A look of inexpressible loss and despair tore at Dickens’s eyes, drew his lips backward in a painful gasp of fear.

“We was blocked by a wagon driven by one of ’is ’irelings.” Gatewood described it, though no one but me seemed to be listening. “On the ’eye-road into London. We searched but we could not pick up the trail.”

“We’ll pick up the trail, don’t you worry,” Field said, patting the purloined notebooks in his greatcoat pocket.

*
In Steven Marcus’s
The Other Victorians
, Henry Ashbee is identified as the biggest collector of pornography in nineteenth-century England. This came to light after Ashbee’s death when his estate was being inventoried. Marcus even speculates that Ashbee is the author of
My Secret Life
, the 4000-page sexual autobiography of a prominent Victorian gentleman. None of the Dickens biographies examine the possibility that these two very different kinds of mid-Victorian writers knew of each other or could possibly have influenced each other. The greatest novelist and the greatest pornographer of the Victorian age in close proximity could point to a mode of influence no Dickens scholar has yet explored.

Not So Good As We Seem

May 10, 1851—evening

This memoir now begins to move apace. Events tumbled so rapidly upon one another, that neither Dickens nor myself had time for cool deliberation upon our roles in the drama.
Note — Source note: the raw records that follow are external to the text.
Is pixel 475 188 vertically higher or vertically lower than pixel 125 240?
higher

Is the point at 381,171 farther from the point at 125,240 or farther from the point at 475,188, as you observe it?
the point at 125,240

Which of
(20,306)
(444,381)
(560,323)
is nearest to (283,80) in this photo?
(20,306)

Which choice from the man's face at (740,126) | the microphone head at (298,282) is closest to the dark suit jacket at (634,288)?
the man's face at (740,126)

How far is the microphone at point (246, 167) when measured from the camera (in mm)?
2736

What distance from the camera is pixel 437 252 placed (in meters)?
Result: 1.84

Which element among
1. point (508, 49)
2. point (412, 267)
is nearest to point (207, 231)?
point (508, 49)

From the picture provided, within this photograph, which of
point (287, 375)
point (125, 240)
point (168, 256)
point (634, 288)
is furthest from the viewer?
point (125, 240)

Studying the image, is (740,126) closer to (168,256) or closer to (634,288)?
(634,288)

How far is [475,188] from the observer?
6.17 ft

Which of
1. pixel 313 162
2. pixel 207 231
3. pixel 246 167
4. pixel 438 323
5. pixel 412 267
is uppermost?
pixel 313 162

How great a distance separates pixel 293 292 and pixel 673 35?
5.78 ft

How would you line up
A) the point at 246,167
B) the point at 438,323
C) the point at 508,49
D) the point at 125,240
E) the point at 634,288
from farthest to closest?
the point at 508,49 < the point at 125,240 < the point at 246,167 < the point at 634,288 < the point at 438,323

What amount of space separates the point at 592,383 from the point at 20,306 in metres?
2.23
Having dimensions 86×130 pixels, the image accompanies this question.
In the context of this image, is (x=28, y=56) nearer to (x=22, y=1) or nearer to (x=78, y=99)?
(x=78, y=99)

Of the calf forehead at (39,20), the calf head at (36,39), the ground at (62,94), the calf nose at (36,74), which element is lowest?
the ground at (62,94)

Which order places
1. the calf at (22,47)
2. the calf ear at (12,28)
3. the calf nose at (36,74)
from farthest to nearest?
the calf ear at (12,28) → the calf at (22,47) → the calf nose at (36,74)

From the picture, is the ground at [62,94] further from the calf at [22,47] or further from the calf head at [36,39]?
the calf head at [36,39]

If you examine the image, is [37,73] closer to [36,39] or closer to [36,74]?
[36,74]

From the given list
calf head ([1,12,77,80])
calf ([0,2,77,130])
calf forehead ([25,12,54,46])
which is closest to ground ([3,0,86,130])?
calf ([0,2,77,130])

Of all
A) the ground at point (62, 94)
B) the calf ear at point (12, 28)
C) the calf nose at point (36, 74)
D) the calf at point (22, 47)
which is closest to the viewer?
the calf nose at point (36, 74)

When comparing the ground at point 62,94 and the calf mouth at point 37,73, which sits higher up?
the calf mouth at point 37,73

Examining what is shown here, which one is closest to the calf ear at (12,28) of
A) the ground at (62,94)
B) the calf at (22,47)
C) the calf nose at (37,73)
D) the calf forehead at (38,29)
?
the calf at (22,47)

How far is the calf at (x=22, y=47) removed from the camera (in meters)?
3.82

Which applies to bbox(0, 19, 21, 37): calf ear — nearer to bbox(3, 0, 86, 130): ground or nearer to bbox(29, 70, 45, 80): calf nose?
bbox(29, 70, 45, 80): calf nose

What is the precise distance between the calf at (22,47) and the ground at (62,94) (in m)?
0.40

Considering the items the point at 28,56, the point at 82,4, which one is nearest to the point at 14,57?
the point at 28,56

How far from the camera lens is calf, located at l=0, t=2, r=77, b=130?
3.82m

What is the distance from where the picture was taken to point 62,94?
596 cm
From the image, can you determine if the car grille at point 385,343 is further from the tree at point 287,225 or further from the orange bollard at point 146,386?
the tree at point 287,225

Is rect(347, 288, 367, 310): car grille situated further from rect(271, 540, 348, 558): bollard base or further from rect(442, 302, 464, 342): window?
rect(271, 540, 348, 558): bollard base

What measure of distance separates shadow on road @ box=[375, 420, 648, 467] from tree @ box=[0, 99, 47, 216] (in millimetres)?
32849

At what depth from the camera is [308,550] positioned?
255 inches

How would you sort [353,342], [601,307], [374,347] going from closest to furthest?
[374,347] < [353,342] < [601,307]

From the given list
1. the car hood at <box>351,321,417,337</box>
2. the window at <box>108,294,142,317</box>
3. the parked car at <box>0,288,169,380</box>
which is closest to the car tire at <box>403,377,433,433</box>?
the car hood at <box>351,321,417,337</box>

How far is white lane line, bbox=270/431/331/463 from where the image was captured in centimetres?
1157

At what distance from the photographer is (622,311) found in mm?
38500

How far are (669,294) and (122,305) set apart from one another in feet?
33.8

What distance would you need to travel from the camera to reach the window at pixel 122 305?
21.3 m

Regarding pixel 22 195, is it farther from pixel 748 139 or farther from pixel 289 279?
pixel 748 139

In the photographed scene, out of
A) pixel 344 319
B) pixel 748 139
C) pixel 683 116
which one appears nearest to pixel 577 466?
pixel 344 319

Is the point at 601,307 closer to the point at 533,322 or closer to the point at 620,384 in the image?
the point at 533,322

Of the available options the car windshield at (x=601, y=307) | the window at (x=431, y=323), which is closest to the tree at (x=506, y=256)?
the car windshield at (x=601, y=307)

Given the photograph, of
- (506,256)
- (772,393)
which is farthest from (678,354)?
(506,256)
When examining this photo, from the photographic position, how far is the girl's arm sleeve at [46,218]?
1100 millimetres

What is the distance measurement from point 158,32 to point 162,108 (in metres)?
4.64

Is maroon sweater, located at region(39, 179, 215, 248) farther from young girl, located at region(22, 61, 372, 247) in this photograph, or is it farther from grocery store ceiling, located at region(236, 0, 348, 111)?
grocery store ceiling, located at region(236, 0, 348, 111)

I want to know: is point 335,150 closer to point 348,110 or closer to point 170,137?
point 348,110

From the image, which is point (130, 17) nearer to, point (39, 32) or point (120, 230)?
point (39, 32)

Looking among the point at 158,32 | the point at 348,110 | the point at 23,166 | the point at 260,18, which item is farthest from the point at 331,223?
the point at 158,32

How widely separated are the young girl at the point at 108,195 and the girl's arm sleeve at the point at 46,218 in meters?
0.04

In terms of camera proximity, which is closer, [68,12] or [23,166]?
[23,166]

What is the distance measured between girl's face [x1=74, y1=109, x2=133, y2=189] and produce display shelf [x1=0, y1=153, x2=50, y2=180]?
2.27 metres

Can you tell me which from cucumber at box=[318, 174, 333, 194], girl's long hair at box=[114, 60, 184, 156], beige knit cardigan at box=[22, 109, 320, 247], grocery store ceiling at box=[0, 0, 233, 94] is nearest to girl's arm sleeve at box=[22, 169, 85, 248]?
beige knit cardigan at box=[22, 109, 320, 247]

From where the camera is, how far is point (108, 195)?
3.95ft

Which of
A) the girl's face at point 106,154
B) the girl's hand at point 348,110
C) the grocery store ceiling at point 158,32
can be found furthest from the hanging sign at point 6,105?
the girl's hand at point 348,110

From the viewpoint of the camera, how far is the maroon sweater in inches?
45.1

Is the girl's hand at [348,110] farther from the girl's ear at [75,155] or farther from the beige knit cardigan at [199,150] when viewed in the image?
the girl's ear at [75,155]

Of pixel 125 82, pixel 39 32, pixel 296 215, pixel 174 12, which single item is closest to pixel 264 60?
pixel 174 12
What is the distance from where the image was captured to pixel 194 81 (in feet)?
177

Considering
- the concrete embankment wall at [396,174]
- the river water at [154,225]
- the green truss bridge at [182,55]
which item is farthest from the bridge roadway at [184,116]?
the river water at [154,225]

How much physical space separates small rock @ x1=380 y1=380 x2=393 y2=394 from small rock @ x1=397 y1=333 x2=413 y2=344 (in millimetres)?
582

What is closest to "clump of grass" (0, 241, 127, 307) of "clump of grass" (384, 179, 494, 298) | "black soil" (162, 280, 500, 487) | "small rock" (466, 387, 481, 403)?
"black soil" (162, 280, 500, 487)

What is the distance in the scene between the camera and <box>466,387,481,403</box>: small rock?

Dickens’s responsibilities, to
Household Words
, to his play in rehearsal for the Queen’s benefit, to his family, pressed upon him while, simultaneously, Inspector Field pressed the hunt for the young woman, who was, I greatly suspected, the one responsibility which, for Dickens, overshadowed all of the others.
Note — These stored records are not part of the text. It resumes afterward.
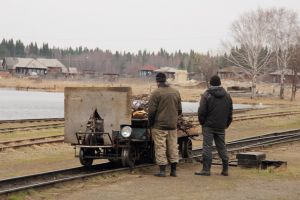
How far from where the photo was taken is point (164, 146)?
1165 centimetres

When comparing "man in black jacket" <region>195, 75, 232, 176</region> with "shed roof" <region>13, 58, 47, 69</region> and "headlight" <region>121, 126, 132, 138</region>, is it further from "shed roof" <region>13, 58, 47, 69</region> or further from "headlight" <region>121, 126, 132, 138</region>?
"shed roof" <region>13, 58, 47, 69</region>

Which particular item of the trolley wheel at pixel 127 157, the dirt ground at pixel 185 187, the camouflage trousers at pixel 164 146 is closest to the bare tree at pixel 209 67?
the dirt ground at pixel 185 187

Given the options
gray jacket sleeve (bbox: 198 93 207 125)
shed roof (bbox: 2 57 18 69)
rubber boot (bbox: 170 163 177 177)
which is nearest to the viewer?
gray jacket sleeve (bbox: 198 93 207 125)

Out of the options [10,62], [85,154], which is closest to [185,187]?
[85,154]

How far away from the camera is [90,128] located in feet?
39.2

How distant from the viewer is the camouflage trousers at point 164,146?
11.6 meters

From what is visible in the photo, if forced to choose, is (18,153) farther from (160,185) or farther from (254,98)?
(254,98)

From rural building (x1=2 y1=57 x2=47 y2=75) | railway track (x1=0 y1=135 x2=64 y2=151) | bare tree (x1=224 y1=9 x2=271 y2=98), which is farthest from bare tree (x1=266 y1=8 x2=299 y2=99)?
rural building (x1=2 y1=57 x2=47 y2=75)

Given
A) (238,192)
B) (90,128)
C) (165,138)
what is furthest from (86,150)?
(238,192)

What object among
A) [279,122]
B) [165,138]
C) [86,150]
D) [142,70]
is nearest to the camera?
[165,138]

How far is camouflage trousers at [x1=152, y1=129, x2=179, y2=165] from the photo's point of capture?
11570 mm

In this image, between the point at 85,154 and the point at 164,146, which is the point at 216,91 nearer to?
the point at 164,146

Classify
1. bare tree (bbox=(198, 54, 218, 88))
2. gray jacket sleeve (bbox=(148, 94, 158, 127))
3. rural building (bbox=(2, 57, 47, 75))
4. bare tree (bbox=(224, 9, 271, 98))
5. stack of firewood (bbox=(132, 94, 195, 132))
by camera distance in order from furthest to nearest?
rural building (bbox=(2, 57, 47, 75)) < bare tree (bbox=(198, 54, 218, 88)) < bare tree (bbox=(224, 9, 271, 98)) < stack of firewood (bbox=(132, 94, 195, 132)) < gray jacket sleeve (bbox=(148, 94, 158, 127))

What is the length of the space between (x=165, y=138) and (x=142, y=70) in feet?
609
As for me, thoughts of Irish Meg preyed upon my mind. She was not at my flat when I returned from our little adventure in house burglary. She had let herself out, leaving no message. I had great difficulty sleeping that night. She danced in my waking dreams, threatening to expose every flaw in my hypocritical “gentleman’s” disguise.

Tossing upon that barren bed across that long night, I realized that both Dickens and myself were pursuing our darker selves, in the forms of these elusive women. Both Dickens and myself were attempting to prove our courage (I as lover? he as protector?). We were attempting to express those inexpressible desires, which our very age refused to acknowledge as even existing. The revelations offered up by Milord’s secret library had been shocking and profound. They tortured my faculties that long and sleepless night. How different in our longings after our Ellens and our Meggys were Dickens and myself from Ashbee? How different in wanting to act out exalted romantic fantasies, or stage much darker dramas?
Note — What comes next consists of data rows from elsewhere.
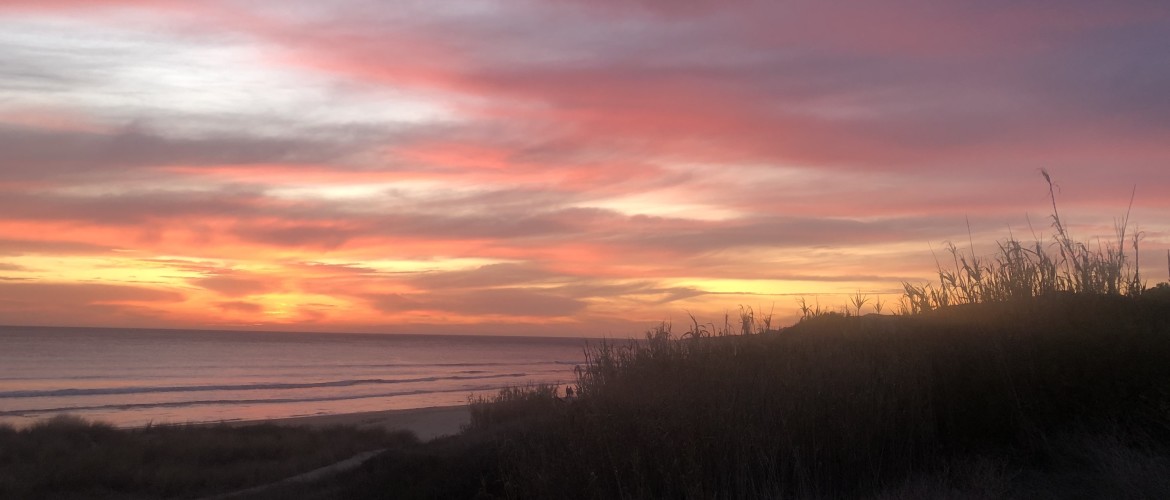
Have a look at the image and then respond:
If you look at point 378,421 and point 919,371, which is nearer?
point 919,371

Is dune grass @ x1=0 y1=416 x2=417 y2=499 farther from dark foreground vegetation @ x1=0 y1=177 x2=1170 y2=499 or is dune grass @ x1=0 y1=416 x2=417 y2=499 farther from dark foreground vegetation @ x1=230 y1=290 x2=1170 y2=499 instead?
dark foreground vegetation @ x1=230 y1=290 x2=1170 y2=499

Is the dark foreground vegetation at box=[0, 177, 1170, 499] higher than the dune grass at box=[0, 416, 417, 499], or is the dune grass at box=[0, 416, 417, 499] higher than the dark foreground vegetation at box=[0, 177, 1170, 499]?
the dark foreground vegetation at box=[0, 177, 1170, 499]

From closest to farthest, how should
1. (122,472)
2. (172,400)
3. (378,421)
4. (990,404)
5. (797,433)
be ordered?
(797,433), (990,404), (122,472), (378,421), (172,400)

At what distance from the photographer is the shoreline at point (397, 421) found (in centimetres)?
2766

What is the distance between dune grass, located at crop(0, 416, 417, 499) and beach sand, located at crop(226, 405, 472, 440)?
1.78 meters

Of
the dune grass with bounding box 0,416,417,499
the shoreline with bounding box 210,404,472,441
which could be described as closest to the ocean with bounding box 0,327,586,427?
the shoreline with bounding box 210,404,472,441

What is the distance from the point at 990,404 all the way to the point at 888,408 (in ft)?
4.51

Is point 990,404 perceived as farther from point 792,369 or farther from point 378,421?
point 378,421

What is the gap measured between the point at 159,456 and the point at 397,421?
10765 mm

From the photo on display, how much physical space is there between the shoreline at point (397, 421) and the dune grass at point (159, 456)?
1.70 m

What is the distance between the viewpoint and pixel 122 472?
18.3 meters

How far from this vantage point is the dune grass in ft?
56.7

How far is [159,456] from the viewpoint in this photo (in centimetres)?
2061

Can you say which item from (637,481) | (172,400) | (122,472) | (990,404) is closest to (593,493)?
(637,481)
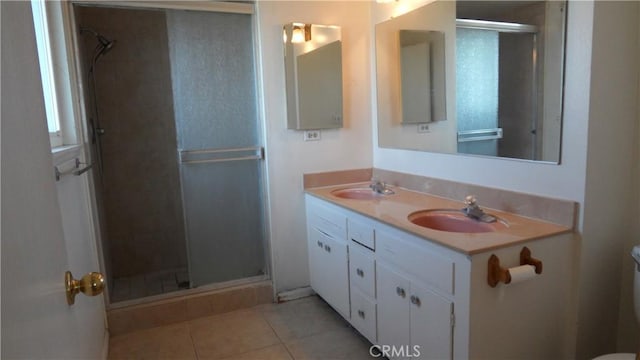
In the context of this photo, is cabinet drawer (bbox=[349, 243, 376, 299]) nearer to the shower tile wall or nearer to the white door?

I did not come to my senses until the lights went up on our makeshift stage in the music room at Devonshire House that evening. The rehearsal of
Not So Bad As We Seem
went well. Dickens conducted it briskly. He acted his scenes with a grim intent, as if he felt some relief at being able to lose himself in his other stage selves: the demanding stage manager, the actor, the character in Bulwar’s play, a Lord of the Realm caught in somewhat embarrassing circumstances. Yet, he moved through the rehearsal without his usual humor, his quick and cutting wit. It was as if he were suppressing a restless agitation of the soul which longed for some resolution.

Forster was his usual dour self, sleepwalking through his part. Mark Lemon did his usual cutting up (falling to his knees and pleading in the terms of Falstaff’s “Banish” speech when he forgot or misremembered his lines). Dickens, however, seemed oddly unaffected, aloof from all the little nuances which make life on the stage a worthwhile lark. It was as if we were all apparitions in one of his dreams, and he was waiting for the moment when he would awaken from us, and reenter the real world.